# In need of a fish trap asap!



## altcharacter (Jan 10, 2011)

A few fish in my tank got Ich and I need to get them out.
PM me if I can borrow one soon!


----------



## NovaRaven (Aug 23, 2013)

PM sent! Do you need dimensions?


----------



## ameekplec. (May 1, 2008)

I've got one - lemme know if you need it


----------



## WiseGuyPhil (Jun 15, 2011)

Dav, do you have a clear 1 gallon jug and a float magnet?
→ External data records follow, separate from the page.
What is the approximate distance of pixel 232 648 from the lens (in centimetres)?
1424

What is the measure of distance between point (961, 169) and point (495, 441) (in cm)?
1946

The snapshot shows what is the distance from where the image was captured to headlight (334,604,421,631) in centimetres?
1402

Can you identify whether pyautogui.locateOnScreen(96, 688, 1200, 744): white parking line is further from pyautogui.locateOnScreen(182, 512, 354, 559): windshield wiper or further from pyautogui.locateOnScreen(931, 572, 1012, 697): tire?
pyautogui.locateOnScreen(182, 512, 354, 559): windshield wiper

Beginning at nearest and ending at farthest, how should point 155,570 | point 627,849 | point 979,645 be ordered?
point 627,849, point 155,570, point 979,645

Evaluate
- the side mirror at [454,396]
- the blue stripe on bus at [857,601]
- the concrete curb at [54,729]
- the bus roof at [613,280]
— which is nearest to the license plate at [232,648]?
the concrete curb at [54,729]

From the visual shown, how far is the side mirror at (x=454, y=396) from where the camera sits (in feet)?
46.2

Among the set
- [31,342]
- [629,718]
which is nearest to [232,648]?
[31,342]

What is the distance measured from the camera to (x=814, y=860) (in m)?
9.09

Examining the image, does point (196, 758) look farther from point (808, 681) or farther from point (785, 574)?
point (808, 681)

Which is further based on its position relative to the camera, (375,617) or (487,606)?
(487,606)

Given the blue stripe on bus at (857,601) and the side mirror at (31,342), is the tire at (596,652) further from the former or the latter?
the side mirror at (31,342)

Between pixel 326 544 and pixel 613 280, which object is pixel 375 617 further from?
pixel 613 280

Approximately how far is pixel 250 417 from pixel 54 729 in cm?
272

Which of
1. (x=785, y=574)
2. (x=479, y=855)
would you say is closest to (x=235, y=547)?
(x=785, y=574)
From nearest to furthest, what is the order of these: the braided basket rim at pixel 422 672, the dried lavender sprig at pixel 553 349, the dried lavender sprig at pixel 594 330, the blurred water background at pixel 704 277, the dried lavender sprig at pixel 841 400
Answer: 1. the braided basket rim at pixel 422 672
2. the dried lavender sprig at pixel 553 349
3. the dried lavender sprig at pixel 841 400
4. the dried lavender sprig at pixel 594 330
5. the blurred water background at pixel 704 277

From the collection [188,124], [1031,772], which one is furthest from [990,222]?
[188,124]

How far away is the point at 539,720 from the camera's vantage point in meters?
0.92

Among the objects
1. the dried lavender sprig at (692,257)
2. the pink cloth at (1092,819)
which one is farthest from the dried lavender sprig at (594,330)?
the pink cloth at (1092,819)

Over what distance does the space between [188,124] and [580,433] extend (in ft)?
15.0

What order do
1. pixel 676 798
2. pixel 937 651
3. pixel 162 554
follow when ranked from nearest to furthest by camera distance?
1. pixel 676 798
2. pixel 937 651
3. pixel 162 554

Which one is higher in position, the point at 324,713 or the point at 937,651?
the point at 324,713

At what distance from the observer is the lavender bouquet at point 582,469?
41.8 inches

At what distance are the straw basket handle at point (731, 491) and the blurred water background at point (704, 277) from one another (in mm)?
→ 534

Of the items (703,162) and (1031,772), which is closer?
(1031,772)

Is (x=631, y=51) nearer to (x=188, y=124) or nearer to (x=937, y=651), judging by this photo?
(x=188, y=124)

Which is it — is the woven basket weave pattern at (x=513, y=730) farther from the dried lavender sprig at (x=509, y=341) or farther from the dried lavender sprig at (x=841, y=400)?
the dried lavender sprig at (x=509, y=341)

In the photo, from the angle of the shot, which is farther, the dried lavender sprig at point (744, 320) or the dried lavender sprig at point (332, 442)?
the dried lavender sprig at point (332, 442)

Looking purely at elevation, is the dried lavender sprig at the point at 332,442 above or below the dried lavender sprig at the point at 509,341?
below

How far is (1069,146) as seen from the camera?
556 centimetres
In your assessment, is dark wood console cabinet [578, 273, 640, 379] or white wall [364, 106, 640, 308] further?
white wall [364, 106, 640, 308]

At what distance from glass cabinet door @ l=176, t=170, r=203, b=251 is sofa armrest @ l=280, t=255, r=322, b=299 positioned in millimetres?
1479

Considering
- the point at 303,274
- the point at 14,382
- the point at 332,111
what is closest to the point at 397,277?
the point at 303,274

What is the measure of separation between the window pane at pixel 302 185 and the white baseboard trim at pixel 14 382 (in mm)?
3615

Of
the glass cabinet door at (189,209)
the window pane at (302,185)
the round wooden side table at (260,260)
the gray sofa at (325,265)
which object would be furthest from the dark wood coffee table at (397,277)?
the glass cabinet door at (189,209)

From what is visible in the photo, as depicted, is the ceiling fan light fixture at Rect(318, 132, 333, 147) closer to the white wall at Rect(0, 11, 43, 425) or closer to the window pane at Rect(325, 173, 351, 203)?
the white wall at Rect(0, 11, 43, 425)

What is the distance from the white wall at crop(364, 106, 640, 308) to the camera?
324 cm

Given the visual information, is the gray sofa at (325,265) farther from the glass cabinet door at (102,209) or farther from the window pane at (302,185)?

Go to dollar rama and they have 1 gallon rectangular jugs. I can show you had to an easy way to catch fish.


----------



## altcharacter (Jan 10, 2011)

Paul loaned me his lastnight. Thanks a lot guys and wish me luck


----------



## cica (Feb 10, 2013)

Good luck and feed your fish heavier now. Lots of seaweed for your tang, so they can fight it.


----------



## altcharacter (Jan 10, 2011)

The fish won't go near the trap so I might have to go a different route


----------



## NovaRaven (Aug 23, 2013)

Maybe give it more time and starve the fish now so they'll come running towards the food in the trap..


----------



## cica (Feb 10, 2013)

I would not starve the fish that already have ich. But maybe that's just me. It will take some time for the first fish to go in but after the first one the rest will follow.


----------



## altcharacter (Jan 10, 2011)

Joe is right on this one. The fish need to be fed to help battle the ich, and now my hippo tang has pop eye as well so I've done a 20% WC and tonight I'll do another 20%.

The fish also got a new gravel cleaner for Christmas


----------



## cica (Feb 10, 2013)

Any updates? How is the battle going?


----------



## Mikeylikes (Nov 22, 2013)

just saw this thread.

How goes the battle Dave ?! I just returned fish into my display tank after removing them all to a quarantine tank for 2 months. Fish been back in the DT tank for 2 weeks and no sign of ich so far (xing fingers).

Good luck.


----------



## 12273 (Nov 3, 2012)

Hook line and sinker 


Sent from my iPhone using Tapatalk


----------



## altcharacter (Jan 10, 2011)

I did a 20% WC twice already and added a bag of Seachem DeNitrate and the tank seems much happier! My tang doesn't have popeye anymore and the ich seems to be getting better a bit. Either Monday or Tuesday I am going to remove him from the tank and QT him, but for now he's eating like a champ and doing amazing.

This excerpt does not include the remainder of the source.